R AYNE — This Acadia Parish city of 8,000 may be small, but its residents honored the memory of slain civil rights leader Martin Luther King Jr. in a big way Monday with a march and several other events designed to bring the community together.
“They killed the man, but they did not kill his legacy, his thoughts or his spirit,” said Mayor Chuck Robichaux. “He has served as an inspiration for 48 years. He’s a reason to know there’s hope.”
About 100 people gathered Monday morning at the Depot Square and then marched to the Rayne Civic Center, where students shared poetry and songs they had written about King, and other members of the community were invited to share what the day means for them.

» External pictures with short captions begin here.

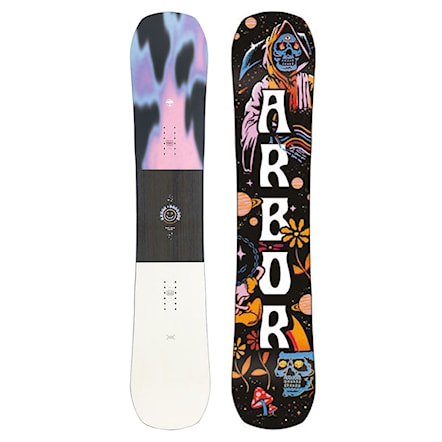 Snowboard Arbor Draft Camber 2023 - 1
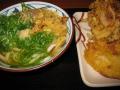夕食は◯亀製麺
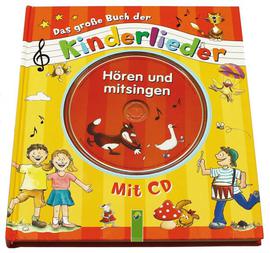 Německé dětské písničky kniha +CD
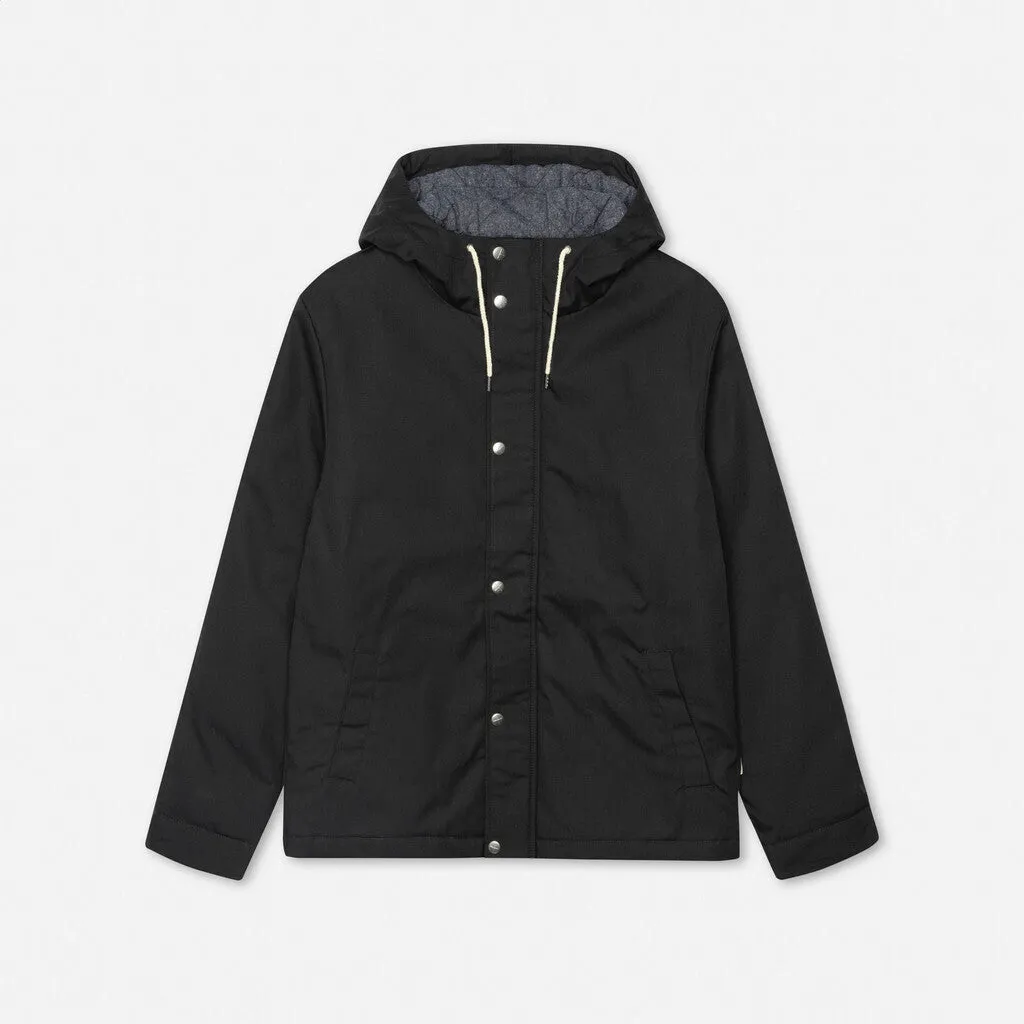 Hooded Jacket / 7311 - Black sold by Revolution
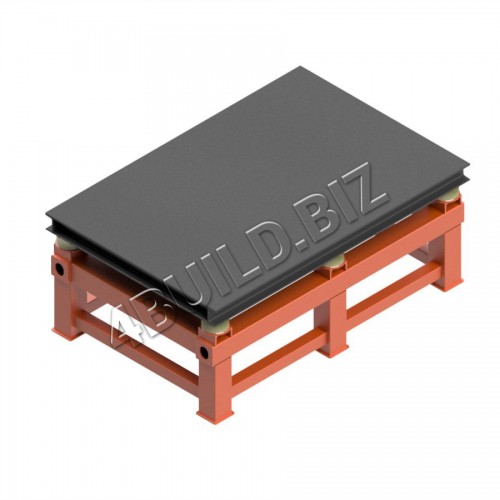 Вібростіл посилений 1 500 х 1 000 х 600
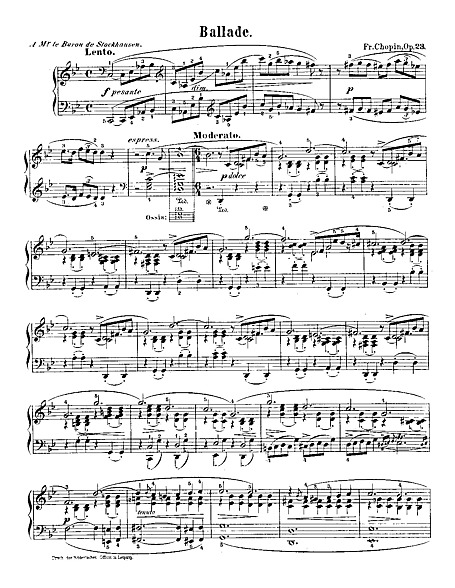 Miniatura di partitura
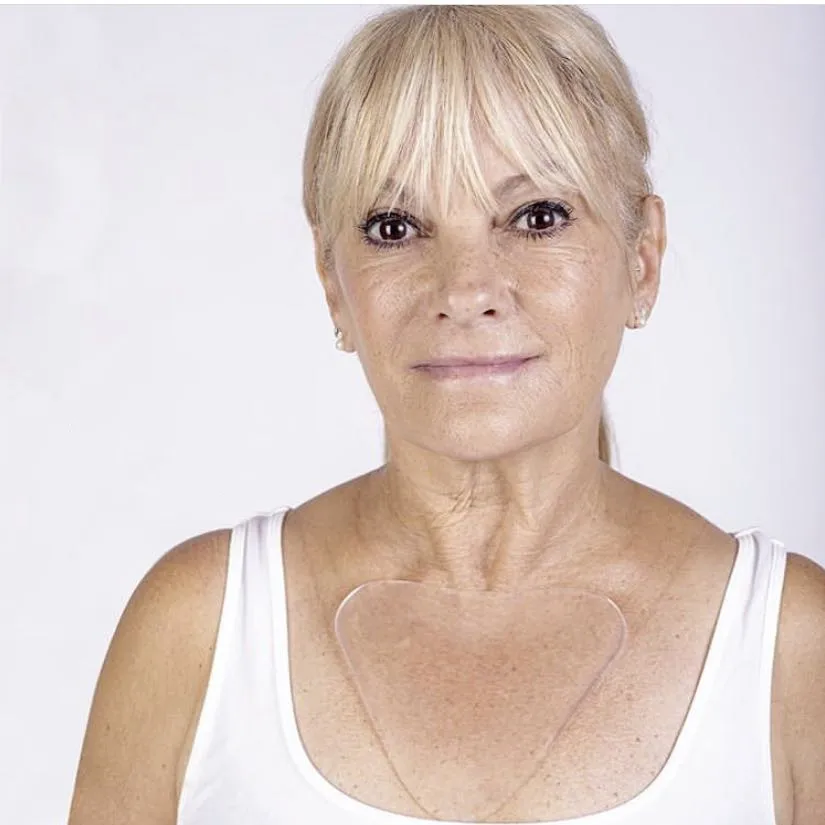 Premium Hypoallergenic Medical Grade Silicone Anti Wrinkle Pads For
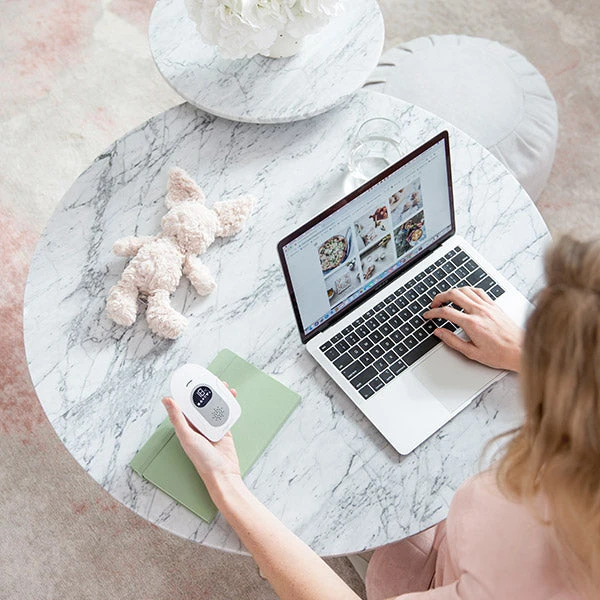 Angelcare AC127 Movement With Sound Monitor Baby Monitors 6 Angelcare AC127 Movement With Sound Monitor Baby Monitors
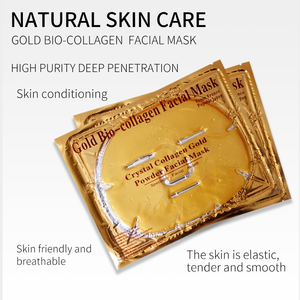 Hot bán Chất lượng cao tự nhiên hữu cơ Hydrating giảm thiểu làm trắng tẩy trắng Collagen 24K vàng Mặt nạ Peel - Product Image 2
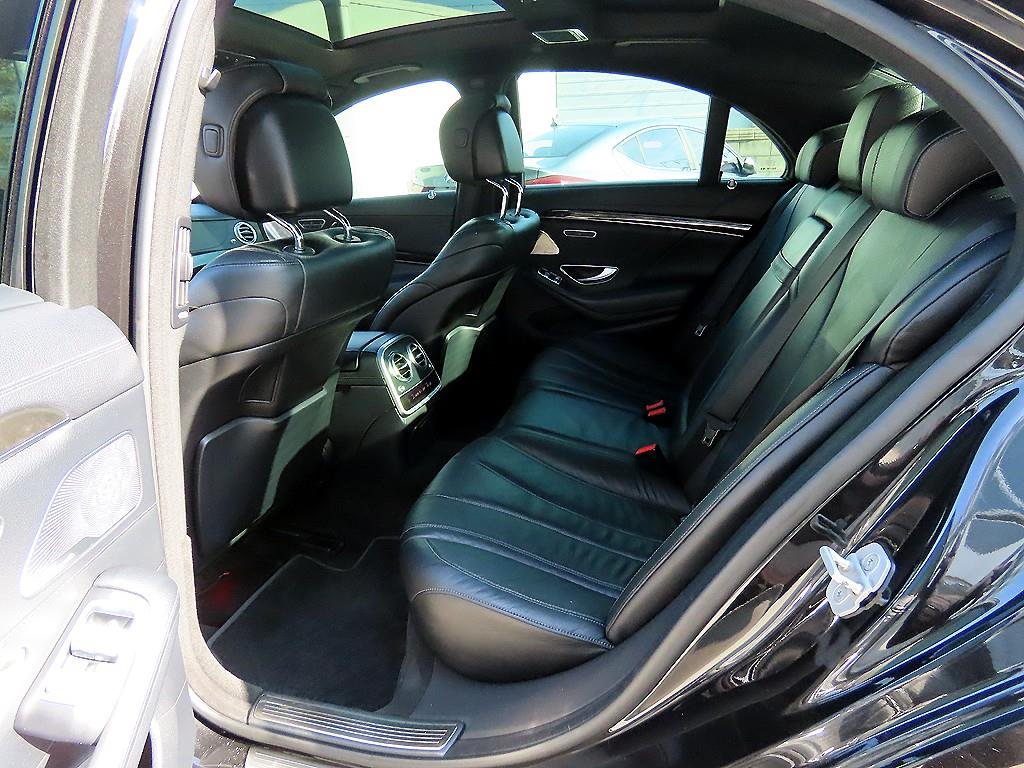 Mercedes Benz S Class - Vista 6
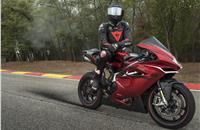 MV Agusta and Lewis Hamilton collaborate for new F4 LH44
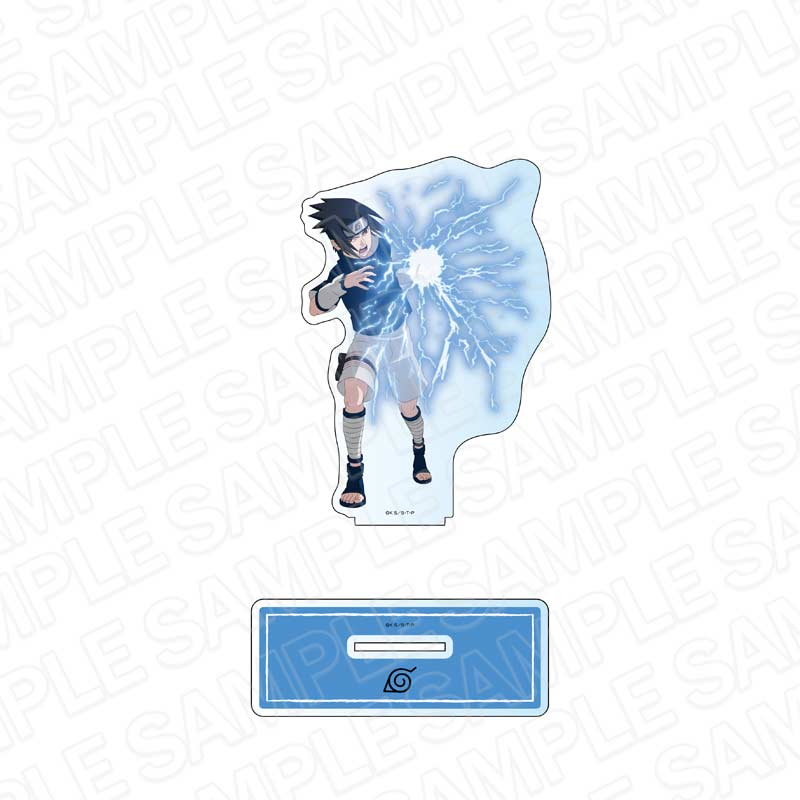 (PO) Naruto Deka Acrylic Stand Uchiha Sasuke Battle Ver.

“This is something for our young children to remember, and thank God that they don’t have to deal with some of the things they had to then. Racism is still alive and well, and we have to eradicate it,” said Hilda Wiltz, a member of the National Association of University Women, which co-sponsored the day’s events.
She said there were representatives of every church and school in Rayne at the march, which fit the celebration’s message of “Drawing courage and strength as a unified community promoting peace and justice.”
Martin Luther King Jr. Day is held on the third Monday of January every year, which is near his birthday: Jan. 15. It was first observed as a national holiday in 1986, after President Ronald Reagan signed it into law.
“This community here really embraces Dr. Martin Luther King, and he’s a lot of the reason why the black community and the white community get together and have events like this because it’s a day of wellness for the kids,” Robichaux said.